In addition to her surgical mask and eye shield, Cheryl Scott’s form of personal protective equipment is a rock-solid commitment to her colleagues at HonorHealth Rehabilitation Hospital in Scottsdale, AZ. The 2007 graduate of DMU’s doctor of physical therapy program is director of rehabilitation at the 50-bed inpatient facility, which was deemed to be an overflow hospital to its system’s acute care hospitals.
“While we have the opportunity to remain busy, we also have the daily challenges of patient and staff protection and hospital morale,” she says. “It’s a scary time for everybody. It has to change the way you lead. I feel it’s brought me closer to our staff through communication, openness, honesty and weekly meetings to check in on their mental health.”
Challenges included prohibiting visitors and, at times, providing physical therapy in patients’ rooms.

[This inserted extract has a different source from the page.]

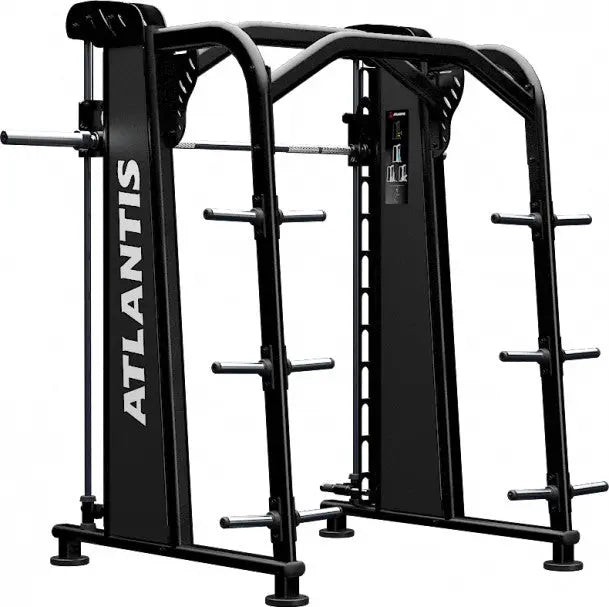 Smith-Maschine (Multipresse) – Atlantis (Ansicht 3)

“When we can’t have visitors and we do half the patients’ treatments in their rooms, we went from being their physical therapist to being their family, their voice of reason, their motivator and their friend,” she says. “I don’t treat patients specifically, but I’ve been jumping in and helping with patients so the staff can see I’m not asking them to do anything I wouldn’t do.”

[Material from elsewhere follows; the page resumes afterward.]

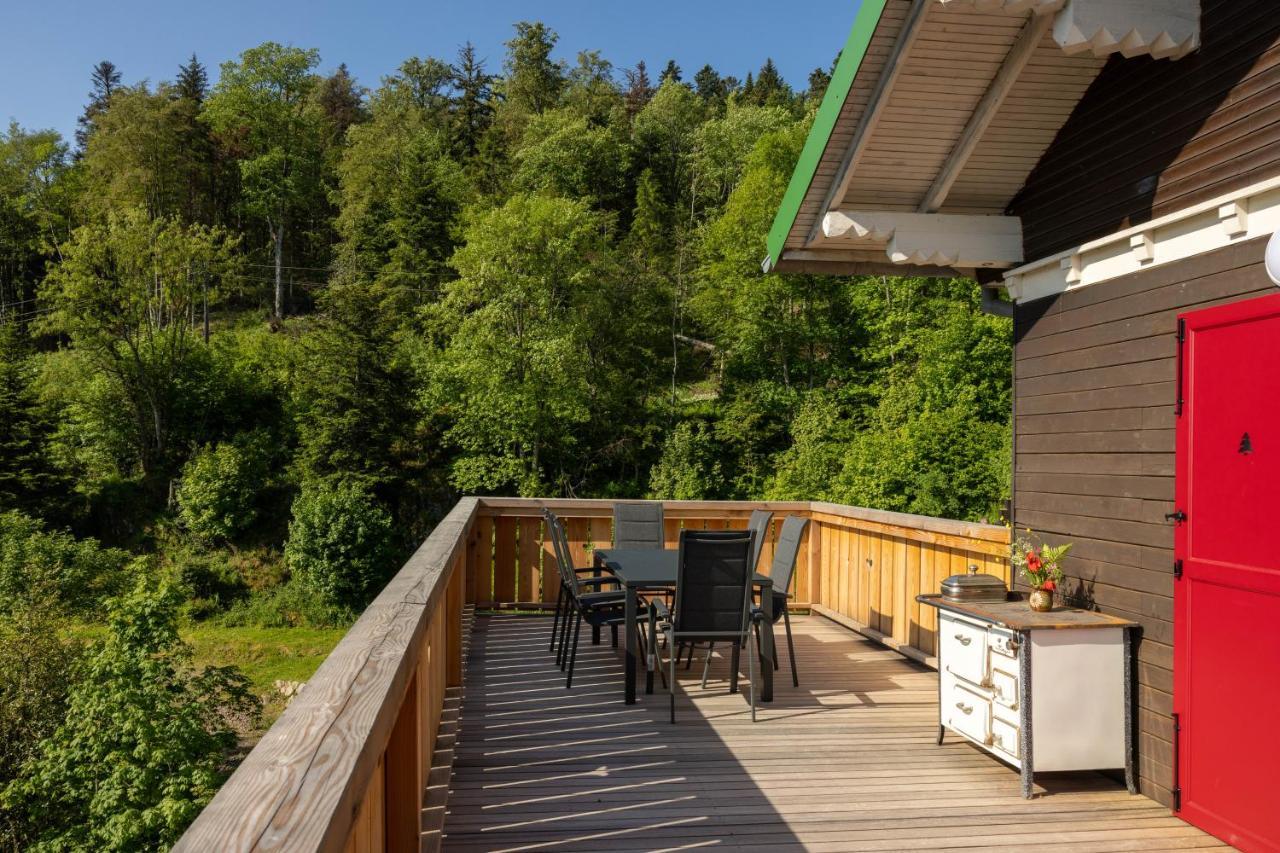 Eden Du Boenlesgrab Lautenbach Exterior foto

Scott and her husband, Ryan Scott, D.P.M.’08, FACFAS, a podiatric physician at the CORE Institute in Phoenix, feel fortunate they’re able to take their children, Camden, 5, and Rylee, 2, to their Montessori daycare and school, although that isn’t without worry.
“Every single day, one of us could come home exposed to coronavirus. But what we’ve done as health professionals is what we’ve always done, take care of patients,” she says.
Scott is not optimistic that a vaccine will end the pandemic. She believes that any long-term changes in the nation’s health care system will come from those who work in it.